Harold Davenport (30 October 1907 - 9 June 1969) was an English mathematician, known for his extensive work in number theory. He was born in Huncoat , Lancashire. He was educated at Accrington Grammar School, the University of Manchester, where he graduated in 1927, and Trinity College, Cambridge. He became a research student of J. E. Littlewood, working on the question of the distribution of quadratic residues.

The attack on the distribution question leads quickly to problems that are now seen to be special cases of those on local zeta-functions, for the particular case of some special hyperelliptic curves such as

Y² = X(X − 1) (X − 2) ... (X − k).

Bounds for the zeroes of the local zeta-function immediately imply bounds for sums

Σ χ( x(x − 1) (x − 2) ... (x − k)).

where χ is the Legendre symbol modulo a prime number p, and the sum is taken over a complete set of residues mod p.

In the light of this connection it was appropriate that, with a Trinity research fellowship, Davenport in 1932-1933 spent time in Marburg and Göttingen working with Helmut Hasse, an expert on the algebraic theory. This produced the work on the Hasse-Davenport relations for Gauss sums, and contact with Hans Heilbronn , with whom Davenport would later collaborate. In fact, as Davenport later admitted, his inherent prejudices against algebraic methods ("what can you do with algebra?") probably limited the amount he learned, in particular in the 'new' algebraic geometry and Artin/Noether approach to abstract algebra.
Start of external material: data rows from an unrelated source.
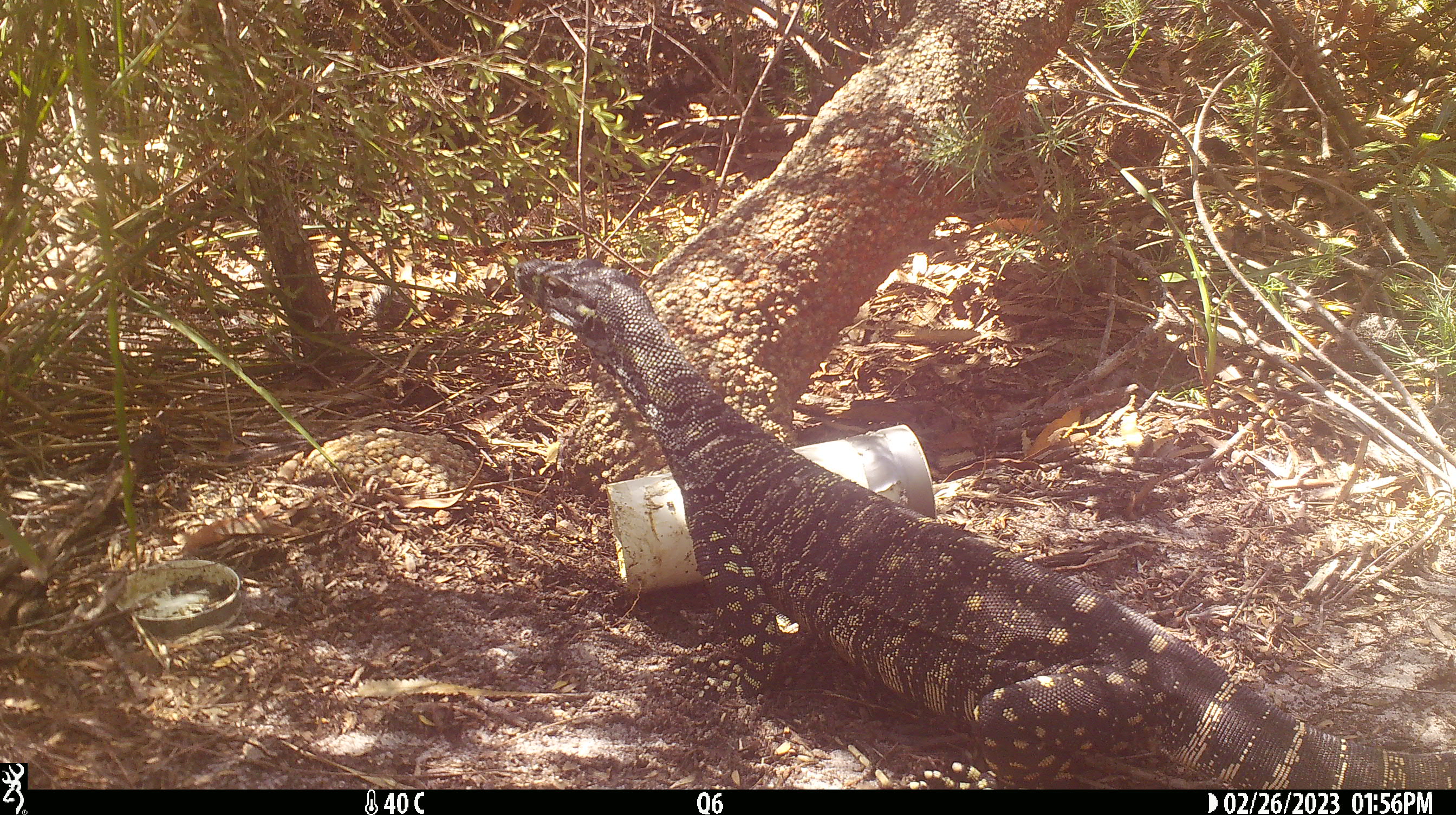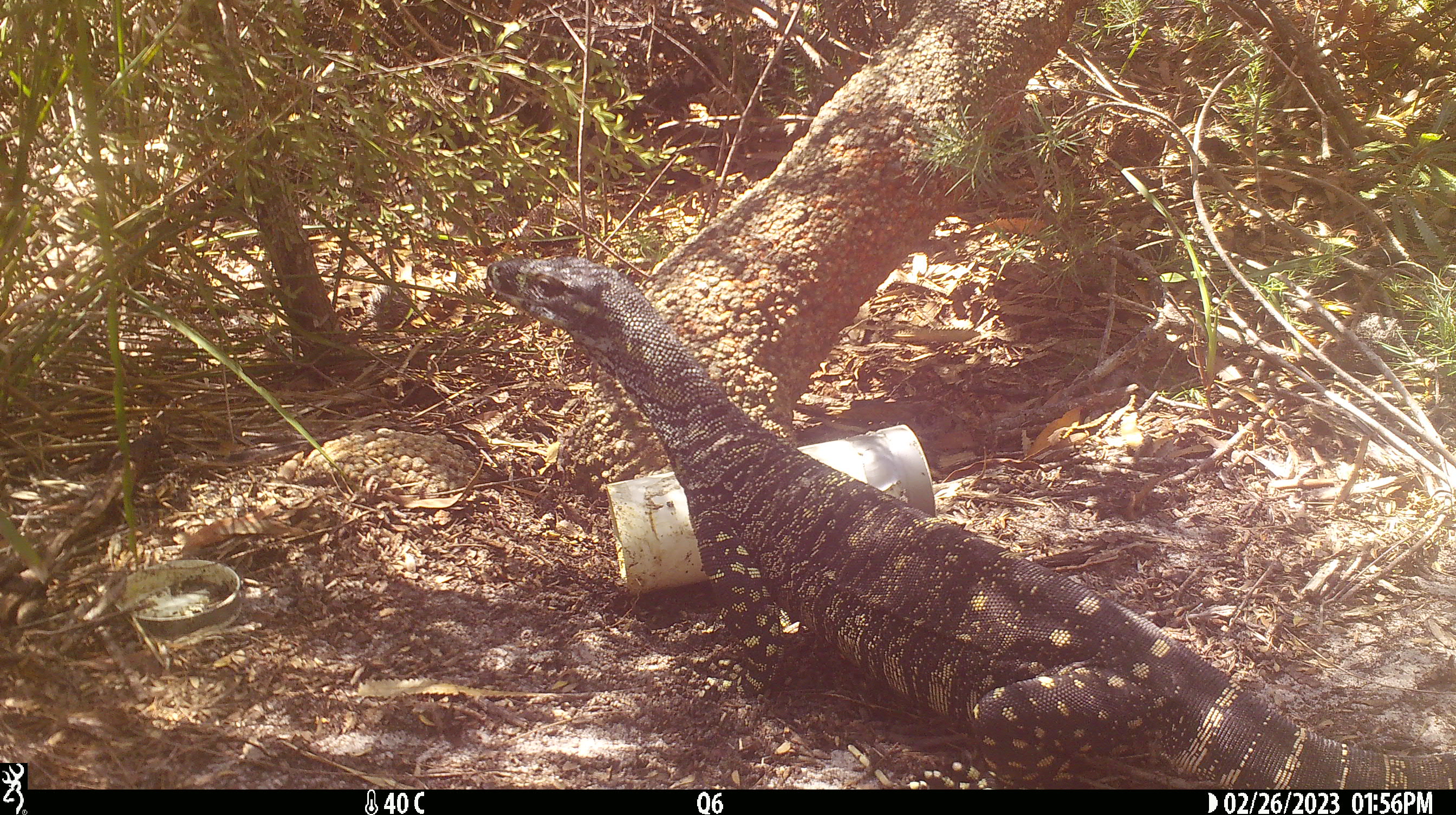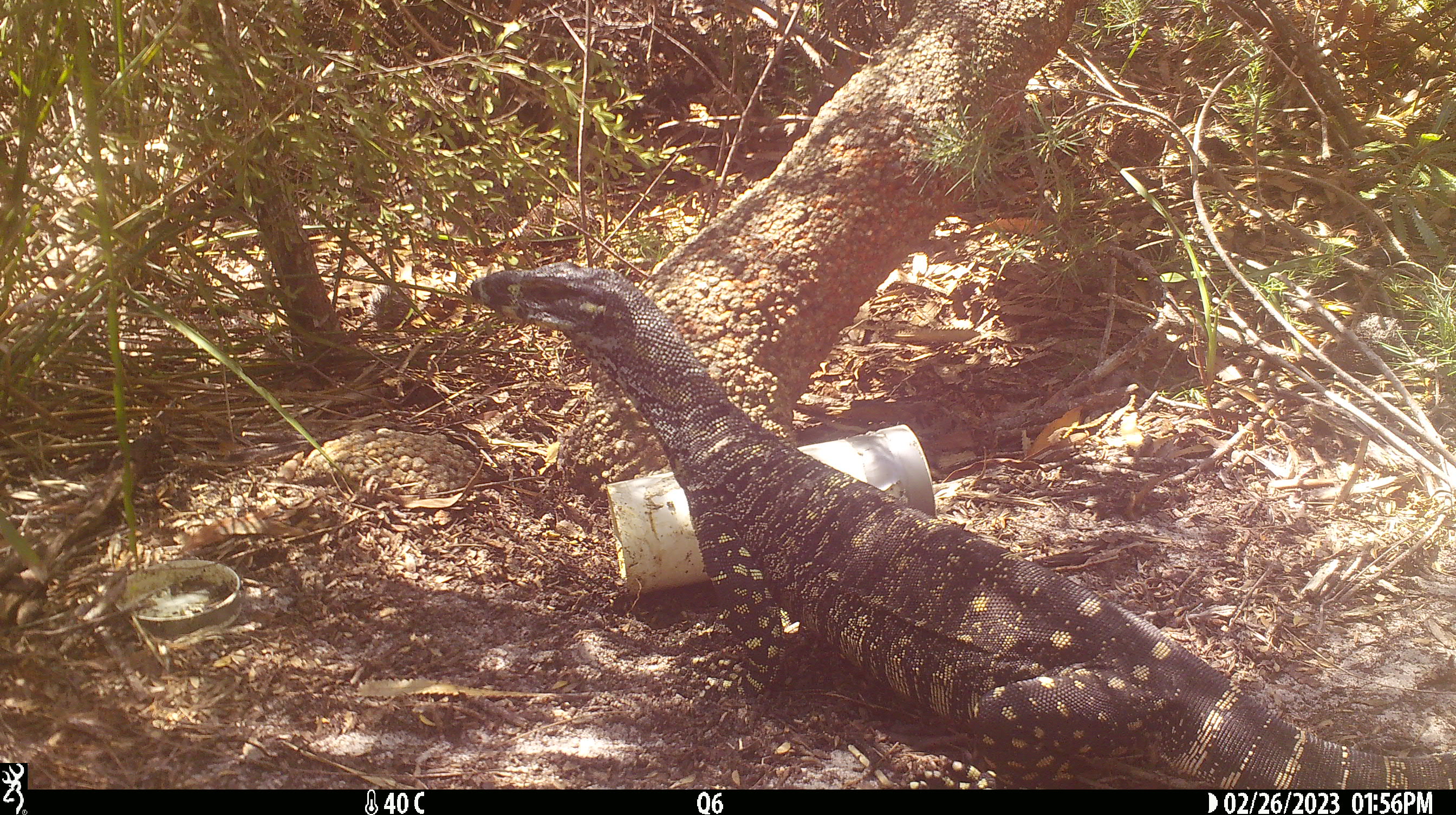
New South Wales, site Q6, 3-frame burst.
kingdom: Animalia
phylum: Chordata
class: Reptilia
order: Squamata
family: Varanidae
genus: Varanus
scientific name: Varanus varius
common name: lace monitor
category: goanna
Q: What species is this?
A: Goanna (lace monitor) (Varanus varius).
He took an appointment at the University of Manchester in 1937, just at the time when Louis Mordell had recruited emigrés from continental Europe to build an outstanding department. He moved into the areas of diophantine approximation and geometry of numbers. These were fashionable, and complemented the technical expertise he had in the Hardy-Littlewood circle method; he was later, though, to let drop the comment that he wished he'd spent more time on the Riemann hypothesis.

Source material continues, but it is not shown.